▶ _Exercise directions_
Revise the PyTorch training page between "The notebook demonstrates" and "dataset using PyTorch.", inclusive, so that "tutorial" stands in place of "notebook".

▶ _Extract to read_
<<<<

# PyTorch DDP Fashion MNIST Training Example run with Local Process Backend

This example demonstrates training on your local machine using **native Python processes** (no containers required).

## Prerequisites

- Python 3.8+ installed
- No Docker or Podman required! 

The notebook demonstrates how to train a convolutional neural network (CNN) to classify images using the [Fashion MNIST](https://github.com/zalandoresearch/fashion-mnist) dataset and [PyTorch Distributed Data Parallel (DDP)](https://pytorch.org/tutorials/intermediate/ddp_tutorial.html). 

## Install Kubeflow Trainer

In [None]:
%pip install kubeflow-trainer

## Define Training Function

This function trains a simple CNN on Fashion MNIST dataset using PyTorch.

>>>>

▶ _Supplied data_
<<<<

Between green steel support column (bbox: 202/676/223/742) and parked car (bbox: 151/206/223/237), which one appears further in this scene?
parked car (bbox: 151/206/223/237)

>>>>

▶ _Answer to this exercise_
The tutorial demonstrates how to train a convolutional neural network (CNN) to classify images using the [Fashion MNIST](https://github.com/zalandoresearch/fashion-mnist) dataset and [PyTorch Distributed Data Parallel (DDP)](https://pytorch.org/tutorials/intermediate/ddp_tutorial.html). 

## Install Kubeflow Trainer

In [None]:
%pip install kubeflow-trainer

## Define Training Function

This function trains a simple CNN on Fashion MNIST dataset using PyTorch.